The Four’s eternal struggle with envy can compel them to live in a fantasy world, one in which the limits of self are ever-expanding. The temptation to covet a life of pure beauty—one of our own making—is instinctively difficult to resist. But this is folly. We must not sacrifice the sacredness of the mundane on the altar of self-actualization.

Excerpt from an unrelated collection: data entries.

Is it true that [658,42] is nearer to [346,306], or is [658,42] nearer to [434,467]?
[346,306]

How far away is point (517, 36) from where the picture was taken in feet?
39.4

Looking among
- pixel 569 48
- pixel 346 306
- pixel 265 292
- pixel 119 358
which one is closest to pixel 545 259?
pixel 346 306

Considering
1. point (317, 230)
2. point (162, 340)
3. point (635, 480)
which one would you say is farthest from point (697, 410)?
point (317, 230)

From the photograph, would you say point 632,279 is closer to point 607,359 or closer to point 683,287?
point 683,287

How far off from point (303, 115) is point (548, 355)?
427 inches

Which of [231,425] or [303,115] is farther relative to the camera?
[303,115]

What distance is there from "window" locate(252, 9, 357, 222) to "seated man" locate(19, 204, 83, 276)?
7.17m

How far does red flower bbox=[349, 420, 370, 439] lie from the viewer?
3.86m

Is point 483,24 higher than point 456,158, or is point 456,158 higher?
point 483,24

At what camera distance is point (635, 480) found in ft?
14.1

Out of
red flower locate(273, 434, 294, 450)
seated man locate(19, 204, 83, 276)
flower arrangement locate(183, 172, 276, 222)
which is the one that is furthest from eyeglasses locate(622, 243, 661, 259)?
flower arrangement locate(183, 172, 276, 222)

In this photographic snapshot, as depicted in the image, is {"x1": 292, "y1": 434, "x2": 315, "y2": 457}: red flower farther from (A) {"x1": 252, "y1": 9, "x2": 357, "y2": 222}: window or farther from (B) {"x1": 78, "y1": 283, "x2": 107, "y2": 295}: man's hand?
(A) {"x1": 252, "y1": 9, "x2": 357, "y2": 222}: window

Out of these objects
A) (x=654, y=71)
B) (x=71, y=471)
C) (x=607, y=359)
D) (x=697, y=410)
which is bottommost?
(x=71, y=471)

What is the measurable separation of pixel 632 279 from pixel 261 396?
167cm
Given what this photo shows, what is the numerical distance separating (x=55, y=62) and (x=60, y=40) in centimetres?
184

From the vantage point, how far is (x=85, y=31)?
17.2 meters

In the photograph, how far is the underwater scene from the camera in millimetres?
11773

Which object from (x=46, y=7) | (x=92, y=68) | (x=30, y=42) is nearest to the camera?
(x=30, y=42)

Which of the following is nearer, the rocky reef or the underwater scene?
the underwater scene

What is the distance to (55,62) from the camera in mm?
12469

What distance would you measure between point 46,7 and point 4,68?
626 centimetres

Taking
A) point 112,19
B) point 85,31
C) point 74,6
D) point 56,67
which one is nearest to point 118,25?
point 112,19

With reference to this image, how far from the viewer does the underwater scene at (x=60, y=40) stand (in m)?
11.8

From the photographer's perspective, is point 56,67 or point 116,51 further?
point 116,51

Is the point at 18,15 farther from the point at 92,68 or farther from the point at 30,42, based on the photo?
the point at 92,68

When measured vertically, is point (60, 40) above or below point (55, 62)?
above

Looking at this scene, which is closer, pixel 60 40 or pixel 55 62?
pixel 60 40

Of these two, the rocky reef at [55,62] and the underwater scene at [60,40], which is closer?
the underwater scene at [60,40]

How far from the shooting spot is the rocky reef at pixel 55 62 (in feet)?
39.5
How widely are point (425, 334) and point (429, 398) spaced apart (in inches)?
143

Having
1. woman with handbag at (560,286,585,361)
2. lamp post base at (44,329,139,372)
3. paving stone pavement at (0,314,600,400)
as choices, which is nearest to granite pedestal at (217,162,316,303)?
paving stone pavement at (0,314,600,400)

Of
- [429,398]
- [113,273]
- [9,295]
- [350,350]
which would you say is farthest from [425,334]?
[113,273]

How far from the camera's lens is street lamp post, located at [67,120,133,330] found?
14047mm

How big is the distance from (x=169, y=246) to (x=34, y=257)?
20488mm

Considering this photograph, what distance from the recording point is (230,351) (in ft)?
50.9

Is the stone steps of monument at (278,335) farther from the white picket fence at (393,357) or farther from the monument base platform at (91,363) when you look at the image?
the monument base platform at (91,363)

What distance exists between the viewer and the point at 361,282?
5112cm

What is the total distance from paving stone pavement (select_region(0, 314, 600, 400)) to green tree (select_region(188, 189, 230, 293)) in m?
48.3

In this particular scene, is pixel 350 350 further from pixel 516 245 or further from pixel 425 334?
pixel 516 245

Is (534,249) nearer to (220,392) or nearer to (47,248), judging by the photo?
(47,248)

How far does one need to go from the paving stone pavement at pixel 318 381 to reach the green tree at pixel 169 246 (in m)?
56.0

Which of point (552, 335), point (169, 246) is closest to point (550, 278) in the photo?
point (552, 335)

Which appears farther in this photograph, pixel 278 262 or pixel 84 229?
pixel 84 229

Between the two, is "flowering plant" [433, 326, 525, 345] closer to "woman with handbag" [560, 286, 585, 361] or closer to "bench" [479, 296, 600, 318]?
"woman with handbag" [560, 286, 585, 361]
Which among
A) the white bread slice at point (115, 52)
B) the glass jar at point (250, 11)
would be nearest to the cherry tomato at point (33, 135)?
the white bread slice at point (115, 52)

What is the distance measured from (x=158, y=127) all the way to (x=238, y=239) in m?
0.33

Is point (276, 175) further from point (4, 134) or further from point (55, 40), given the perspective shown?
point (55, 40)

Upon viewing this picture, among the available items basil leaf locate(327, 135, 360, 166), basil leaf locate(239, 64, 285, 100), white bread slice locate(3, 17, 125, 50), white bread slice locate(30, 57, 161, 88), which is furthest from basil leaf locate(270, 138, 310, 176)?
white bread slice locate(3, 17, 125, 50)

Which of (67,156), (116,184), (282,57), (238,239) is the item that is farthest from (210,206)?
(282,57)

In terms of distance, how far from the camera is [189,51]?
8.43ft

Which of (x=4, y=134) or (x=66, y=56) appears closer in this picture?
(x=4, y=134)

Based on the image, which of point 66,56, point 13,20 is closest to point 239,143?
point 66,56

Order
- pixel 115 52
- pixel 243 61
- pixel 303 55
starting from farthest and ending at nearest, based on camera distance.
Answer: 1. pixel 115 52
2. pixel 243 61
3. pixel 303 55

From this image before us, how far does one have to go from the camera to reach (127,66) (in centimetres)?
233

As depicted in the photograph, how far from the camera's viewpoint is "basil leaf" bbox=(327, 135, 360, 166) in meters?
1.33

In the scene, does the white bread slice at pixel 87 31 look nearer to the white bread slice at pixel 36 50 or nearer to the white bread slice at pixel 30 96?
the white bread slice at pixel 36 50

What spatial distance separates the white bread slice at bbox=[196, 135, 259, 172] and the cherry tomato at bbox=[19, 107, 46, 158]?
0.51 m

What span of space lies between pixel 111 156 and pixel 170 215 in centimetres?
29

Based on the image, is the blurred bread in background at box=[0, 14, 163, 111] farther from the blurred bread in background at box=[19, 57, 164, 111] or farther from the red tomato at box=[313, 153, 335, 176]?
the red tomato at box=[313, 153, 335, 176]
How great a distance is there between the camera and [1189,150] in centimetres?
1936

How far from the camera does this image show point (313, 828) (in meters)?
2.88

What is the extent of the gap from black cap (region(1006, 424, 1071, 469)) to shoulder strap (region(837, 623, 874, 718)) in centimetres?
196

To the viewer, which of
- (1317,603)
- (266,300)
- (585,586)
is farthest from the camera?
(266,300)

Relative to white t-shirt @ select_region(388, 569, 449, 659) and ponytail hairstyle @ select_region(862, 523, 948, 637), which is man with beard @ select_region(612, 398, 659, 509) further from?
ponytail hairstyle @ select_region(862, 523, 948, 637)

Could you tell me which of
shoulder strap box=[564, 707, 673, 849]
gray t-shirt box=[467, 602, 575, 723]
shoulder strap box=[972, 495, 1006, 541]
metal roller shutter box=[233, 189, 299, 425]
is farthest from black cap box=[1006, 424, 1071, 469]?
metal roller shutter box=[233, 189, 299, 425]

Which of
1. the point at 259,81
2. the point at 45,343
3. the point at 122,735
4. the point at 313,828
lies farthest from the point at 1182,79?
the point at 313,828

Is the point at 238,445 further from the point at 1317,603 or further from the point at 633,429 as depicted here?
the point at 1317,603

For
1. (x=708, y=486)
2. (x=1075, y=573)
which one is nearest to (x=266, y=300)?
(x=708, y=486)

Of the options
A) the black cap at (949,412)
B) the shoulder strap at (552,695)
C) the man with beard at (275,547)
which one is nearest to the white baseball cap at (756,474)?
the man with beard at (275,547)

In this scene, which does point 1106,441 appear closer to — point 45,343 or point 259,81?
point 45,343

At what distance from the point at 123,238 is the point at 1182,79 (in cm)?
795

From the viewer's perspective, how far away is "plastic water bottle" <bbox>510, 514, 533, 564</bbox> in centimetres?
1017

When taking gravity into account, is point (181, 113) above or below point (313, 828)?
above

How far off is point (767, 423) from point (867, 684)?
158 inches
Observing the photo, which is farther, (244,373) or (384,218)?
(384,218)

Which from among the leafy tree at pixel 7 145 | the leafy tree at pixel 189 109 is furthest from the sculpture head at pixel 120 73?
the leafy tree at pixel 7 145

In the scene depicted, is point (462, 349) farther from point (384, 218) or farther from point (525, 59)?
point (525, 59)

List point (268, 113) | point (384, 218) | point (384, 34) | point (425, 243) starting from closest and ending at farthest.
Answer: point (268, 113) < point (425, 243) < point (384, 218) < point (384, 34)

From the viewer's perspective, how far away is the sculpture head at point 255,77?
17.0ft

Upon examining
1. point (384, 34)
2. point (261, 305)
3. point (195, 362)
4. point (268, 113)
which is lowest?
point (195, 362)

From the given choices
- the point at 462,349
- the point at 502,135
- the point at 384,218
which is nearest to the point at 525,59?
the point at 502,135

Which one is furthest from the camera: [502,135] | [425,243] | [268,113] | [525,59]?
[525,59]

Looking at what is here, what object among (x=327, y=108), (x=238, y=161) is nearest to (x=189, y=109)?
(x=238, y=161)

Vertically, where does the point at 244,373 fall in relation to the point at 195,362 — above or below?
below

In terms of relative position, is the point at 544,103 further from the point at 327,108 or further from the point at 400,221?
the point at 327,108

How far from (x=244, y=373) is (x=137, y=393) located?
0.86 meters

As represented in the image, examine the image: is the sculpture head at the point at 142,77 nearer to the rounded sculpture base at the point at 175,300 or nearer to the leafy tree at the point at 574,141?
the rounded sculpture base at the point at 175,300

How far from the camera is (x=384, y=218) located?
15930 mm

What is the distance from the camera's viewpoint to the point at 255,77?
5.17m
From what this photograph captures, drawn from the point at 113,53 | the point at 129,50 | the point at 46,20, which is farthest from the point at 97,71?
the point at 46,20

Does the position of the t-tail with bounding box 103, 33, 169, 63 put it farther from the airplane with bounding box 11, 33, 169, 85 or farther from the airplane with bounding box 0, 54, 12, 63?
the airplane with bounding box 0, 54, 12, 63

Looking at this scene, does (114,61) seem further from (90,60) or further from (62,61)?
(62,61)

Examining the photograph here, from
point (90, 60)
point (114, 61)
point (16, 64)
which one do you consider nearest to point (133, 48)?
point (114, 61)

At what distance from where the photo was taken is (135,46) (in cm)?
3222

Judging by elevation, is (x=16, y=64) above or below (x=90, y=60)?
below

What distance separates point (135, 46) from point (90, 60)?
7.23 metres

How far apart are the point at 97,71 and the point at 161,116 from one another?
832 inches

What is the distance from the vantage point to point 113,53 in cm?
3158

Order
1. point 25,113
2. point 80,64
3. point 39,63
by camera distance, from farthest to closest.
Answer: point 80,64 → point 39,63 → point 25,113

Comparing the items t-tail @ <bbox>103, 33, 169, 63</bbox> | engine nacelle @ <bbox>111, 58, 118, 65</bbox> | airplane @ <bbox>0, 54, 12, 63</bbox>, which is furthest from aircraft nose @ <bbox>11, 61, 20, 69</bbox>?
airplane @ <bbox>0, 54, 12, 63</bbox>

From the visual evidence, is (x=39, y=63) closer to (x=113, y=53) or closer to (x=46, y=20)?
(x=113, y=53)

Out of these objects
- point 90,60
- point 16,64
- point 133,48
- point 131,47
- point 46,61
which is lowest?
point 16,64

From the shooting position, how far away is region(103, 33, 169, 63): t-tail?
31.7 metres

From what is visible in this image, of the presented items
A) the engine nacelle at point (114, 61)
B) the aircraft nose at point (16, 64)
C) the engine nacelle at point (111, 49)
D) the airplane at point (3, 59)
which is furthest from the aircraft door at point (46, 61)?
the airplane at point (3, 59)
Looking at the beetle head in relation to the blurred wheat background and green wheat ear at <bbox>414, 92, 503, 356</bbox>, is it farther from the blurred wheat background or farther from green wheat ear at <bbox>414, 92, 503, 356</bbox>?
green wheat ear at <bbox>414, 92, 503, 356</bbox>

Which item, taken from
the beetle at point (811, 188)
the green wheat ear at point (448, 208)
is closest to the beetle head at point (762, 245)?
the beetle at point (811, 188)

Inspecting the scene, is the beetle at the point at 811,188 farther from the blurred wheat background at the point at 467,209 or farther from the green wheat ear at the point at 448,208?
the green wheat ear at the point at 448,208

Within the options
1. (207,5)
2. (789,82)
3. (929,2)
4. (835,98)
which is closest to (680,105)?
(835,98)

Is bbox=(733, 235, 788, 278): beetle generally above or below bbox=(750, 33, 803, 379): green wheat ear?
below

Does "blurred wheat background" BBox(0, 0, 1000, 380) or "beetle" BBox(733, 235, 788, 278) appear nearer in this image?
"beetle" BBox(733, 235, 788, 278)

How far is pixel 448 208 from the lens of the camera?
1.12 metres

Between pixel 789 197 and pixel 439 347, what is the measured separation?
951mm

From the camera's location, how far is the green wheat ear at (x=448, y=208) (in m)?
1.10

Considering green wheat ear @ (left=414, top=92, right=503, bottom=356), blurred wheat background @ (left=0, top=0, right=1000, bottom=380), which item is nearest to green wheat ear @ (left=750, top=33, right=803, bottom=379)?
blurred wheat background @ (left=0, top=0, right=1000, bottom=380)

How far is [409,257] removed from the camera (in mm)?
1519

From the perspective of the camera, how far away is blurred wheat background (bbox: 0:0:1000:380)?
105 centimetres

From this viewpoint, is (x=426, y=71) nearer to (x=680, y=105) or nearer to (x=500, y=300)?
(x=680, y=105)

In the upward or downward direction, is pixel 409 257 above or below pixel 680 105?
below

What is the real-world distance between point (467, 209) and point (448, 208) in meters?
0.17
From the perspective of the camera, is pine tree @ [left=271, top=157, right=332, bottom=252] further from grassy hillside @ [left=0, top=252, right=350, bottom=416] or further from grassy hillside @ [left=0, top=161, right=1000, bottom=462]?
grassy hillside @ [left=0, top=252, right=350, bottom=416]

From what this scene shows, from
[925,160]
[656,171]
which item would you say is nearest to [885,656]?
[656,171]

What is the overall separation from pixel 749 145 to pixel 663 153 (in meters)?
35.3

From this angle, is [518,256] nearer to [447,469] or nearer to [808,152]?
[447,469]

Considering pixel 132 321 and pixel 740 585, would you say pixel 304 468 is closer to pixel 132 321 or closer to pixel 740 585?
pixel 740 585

These ordinary moments—fastening of shoes, rotating the steering wheel to the right, swallowing vitamins, reading instructions, braiding hair, filling water glasses, flossing teeth, constructing a sandwich—these are the moments that betray our humanness. And while the innate longing for something more isn’t implicitly evil, it is dangerously misguided. It shines a light on our blind spots, demonstrating our refusal to behold the miracle of ordinariness, the mystery of being a creature. The challenge for the Four, and for anyone who feels that they don’t quite fit into the mundane nature of the world, is to fulfill the goal of the Enneagram, which is to see. This world, this being, this life, is a miracle. These tasks are blessed, this body is magnificent, this ground is holy, these people are sacred, this God is infinite. The reality of living must plant our feet firmly on this earth.

A Four who is plagued by the ordinariness of the world may resist this kind of presence, concerned that seeking significance in normalcy is a kind of surrender, a sin of inertia, a way of giving up on the enteral quest to prove that we stand out because we don’t fit in. But the reality is that presence in our ordinary world is its own kind of awakening. Every bit of our lives—the thrilling and the bland, the memorable and the redundant, the glory and the forgettable—every second is an extraordinary moment. May we have eyes to see ourselves as we really are, and then, to see beyond our own narrow visions.